Pakistan PM Sharif announces 10 per cent super tax' on large-scale industries
Islamabad: Pakistan Prime Minister Shehbaz Sharif on Friday announced a 10 per cent super tax on large-scale industries like cement, steel and automobiles, a move he said was aimed at tackling spiralling inflation and saving the cash-strapped country from going "bankrupt."
High net worth individuals will also be subject to a "poverty alleviation tax," Sharif announced after chairing a meeting of his economic team on the federal budget for the next fiscal year 2022-23.
Our first motive is to provide relief to the masses and to reduce the burden of inflation on the people and facilitate them, Sharif said in a video message to the nation.
Our second motive is to protect the country from going bankrupt," he said, adding that it has been devastated due to the "incompetency and corruption" of the previous Imran Khan-led government.
The sectors on which this super tax will be levied include cement, steel, sugar, oil and gas, fertilisers, LNG terminals, textile, banking, automobile, cigarettes, beverages and chemicals, he said.
Sharif explained that other motives included stabilisation of the economy.
These aren't just words, this is the voice of my heart and InshaAllah we will be able to achieve all these targets, he said.
He said history had witnessed that in difficult times, it was the poor people who always made sacrifices.
"Today, it is time for the affluent citizens to do their part. It is their turn to show selflessness. And I am confident that they will contribute fully to play their part," Sharif said.
He said the institutions whose job is to collect tax should take from the rich and give to the poor.
Those whose annual income exceeds Rs 150 million will be subject to 1 per cent tax; for Rs 200 million, 2 per cent; Rs 250 million 3 per cent; and Rs 300 million will be taxed 4 per cent of their income, he said.
The government has also pledged an increased tax collection from PKR 7 trillion to PKR 7.4 trillion in the next fiscal year beginning July 1.
Sharif said teams will be formed to collect taxes after the passage of the budget bill.
The prime minister expressed the hope that soon Pakistan will come out of the economic crisis and announced to provide relief to the poor segment of society.
He recalled that the government had two options when it came to power --- call fresh elections or take tough decisions and tackle the sinking economy.
"It would have been very easy to leave the public in crisis and become silent spectators like others," he explained.
Sharif made another appeal for a "grand national dialogue" to end the country's current economic travails.
"It is never too late. Today we have to demolish the walls of poverty, unemployment and hatred. We have to give birth to flowers of love and end thorns. This is only possible through a grand national dialogue and charter of economy, he asserted.
Meanwhile, the Pakistan Stock Exchange's benchmark KSE-100 index witnessed a 4.81 per cent drop after Sharif's announcement.
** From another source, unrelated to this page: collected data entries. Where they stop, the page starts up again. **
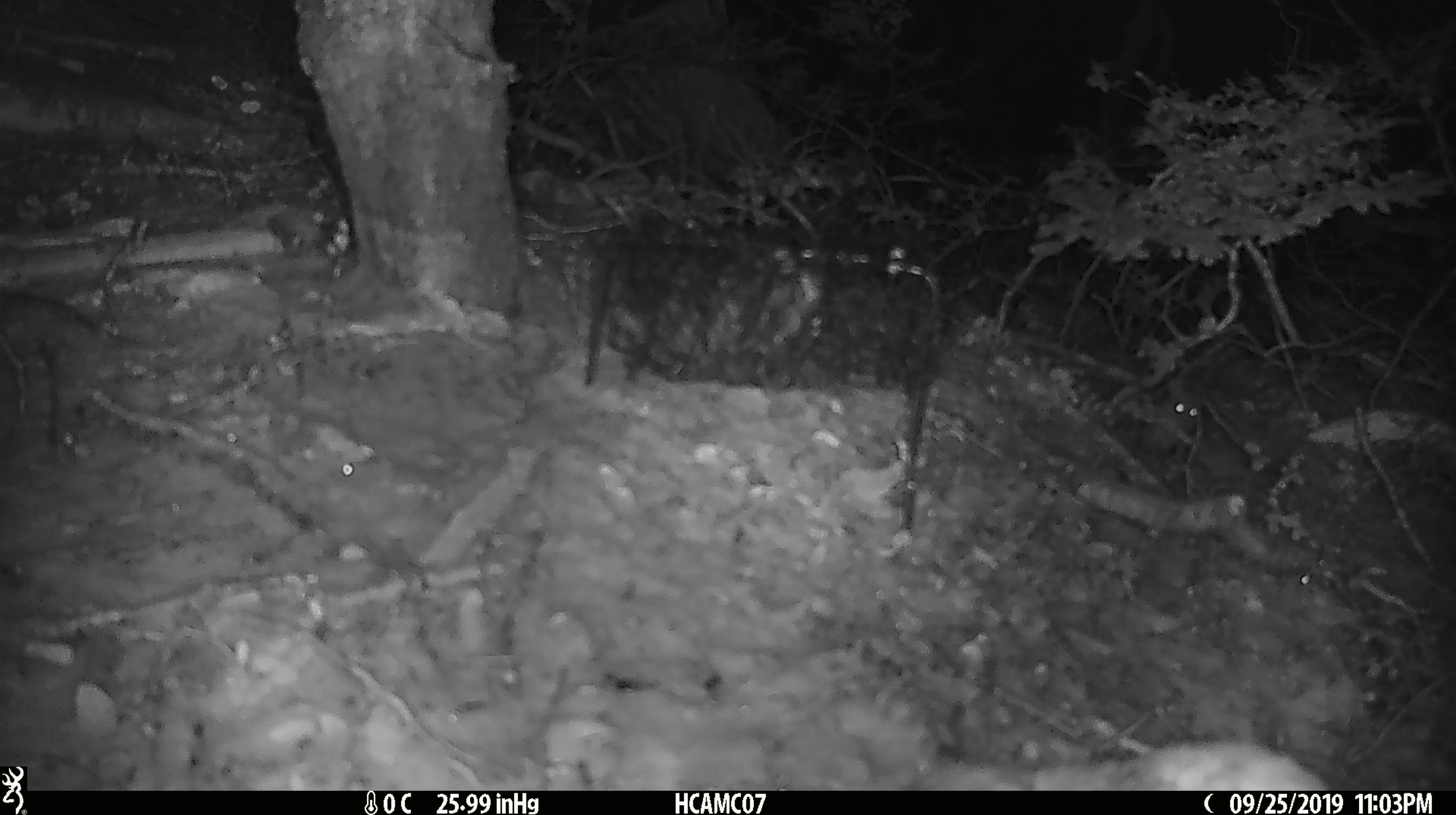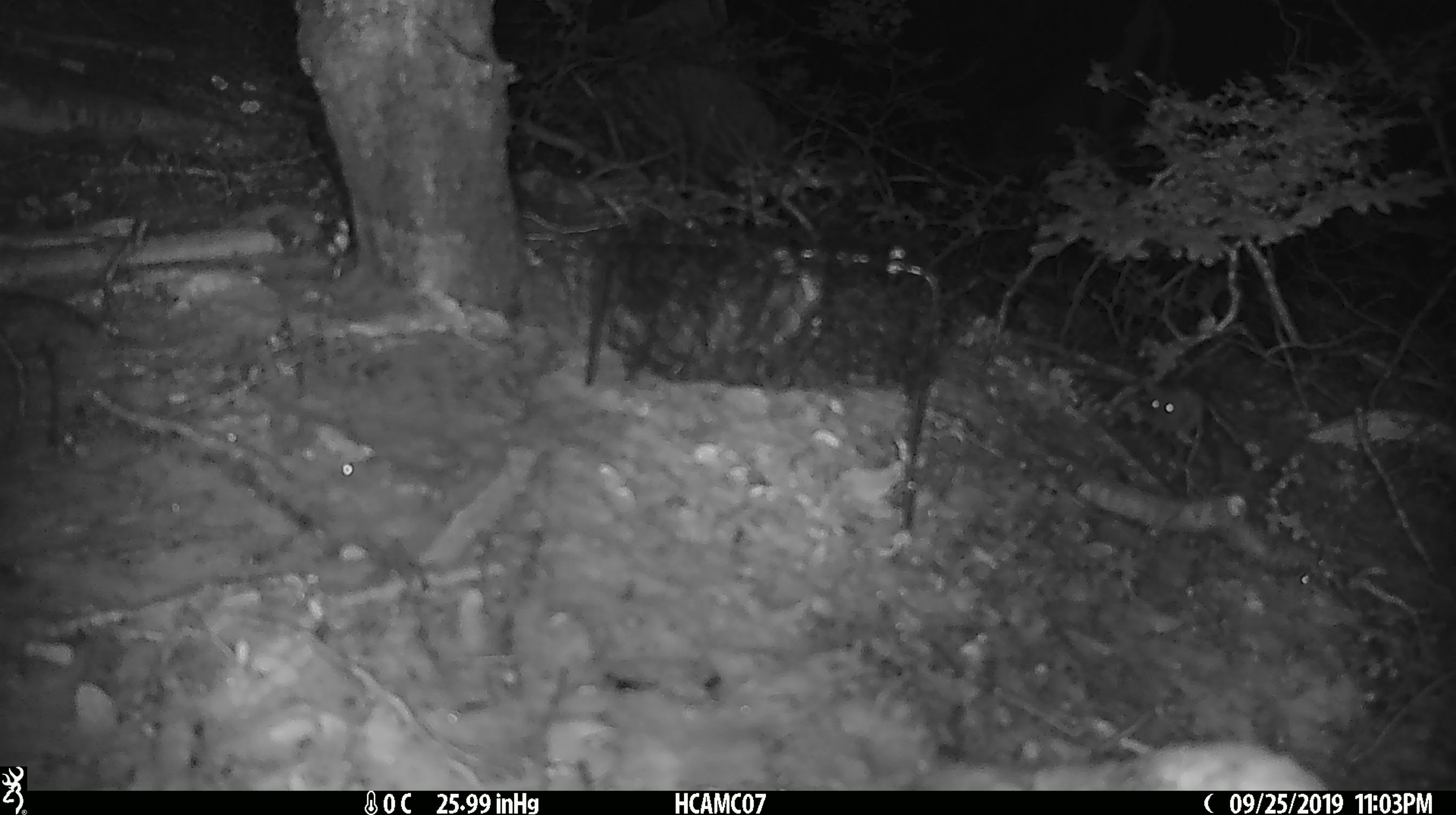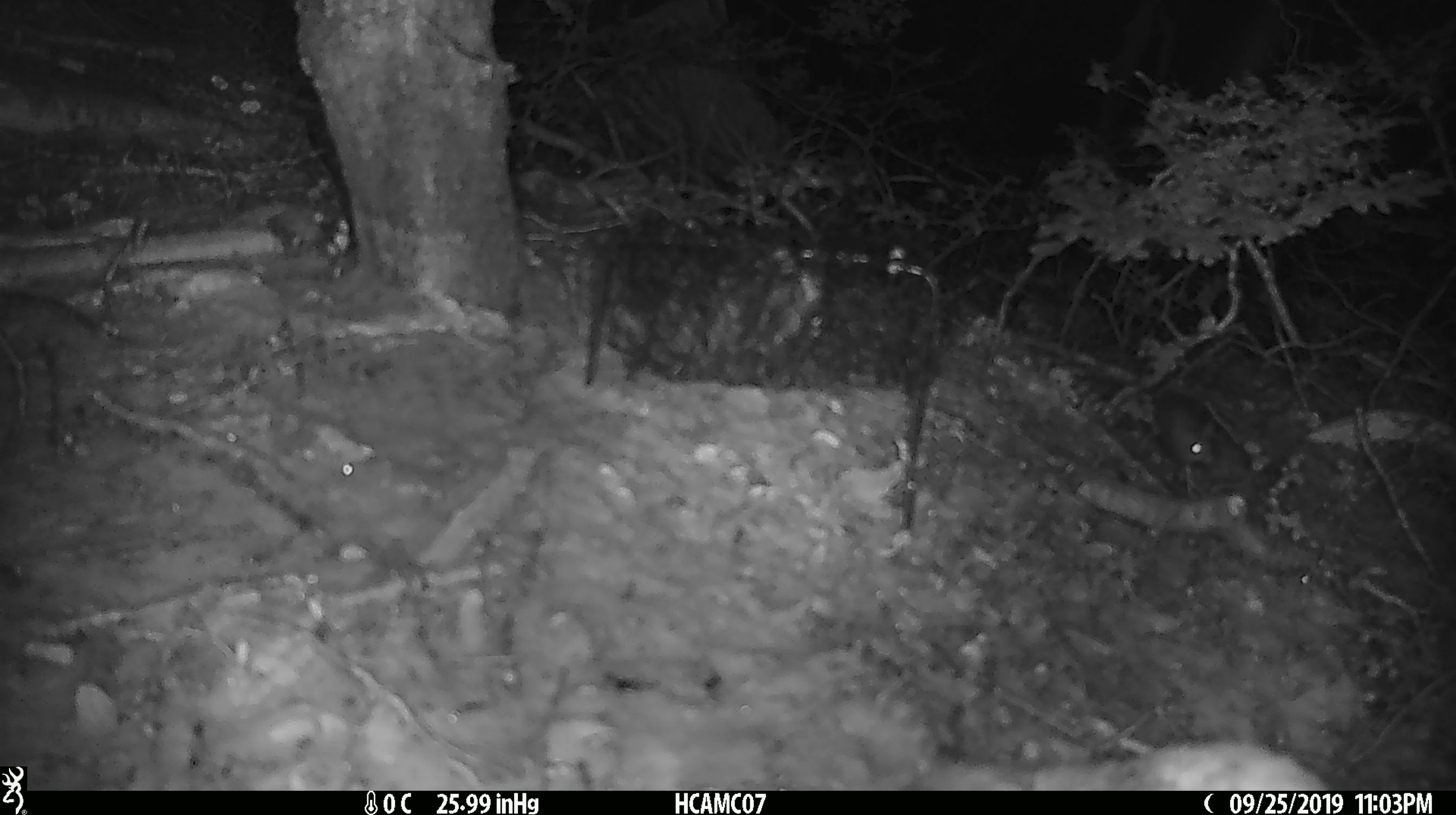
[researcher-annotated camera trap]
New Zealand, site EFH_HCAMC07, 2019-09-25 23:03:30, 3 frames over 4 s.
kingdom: Animalia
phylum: Chordata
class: Mammalia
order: Rodentia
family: Muridae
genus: Mus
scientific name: Mus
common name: mouse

The premier on Thursday had warned that the country may witness more difficult times as it struggles to steer itself out of the ongoing economic crisis.
Sharif said that his government faced an uphill task to revive a stalled assistance programme by the International Monetary Fund (IMF) due to the broken promises with the global lender by the previous Imran Khan-led government.
Sharif, who came to power in April after Khan's government was toppled through a no-confidence vote, made it a priority to revive the IMF programme as it would unlock several avenues to access loans from different sources.
After many meetings and hiccups, the two sides on Tuesday night reached a broader understanding to restore a USD 6 billion package, providing a much-needed boost to Pakistan's economy.
The premier, however, said that the economic situation would not improve overnight once a deal with the IMF was signed.
"Will prosperity come overnight after an agreement is signed? Not at all, (but) we have to strengthen our financial position, he said.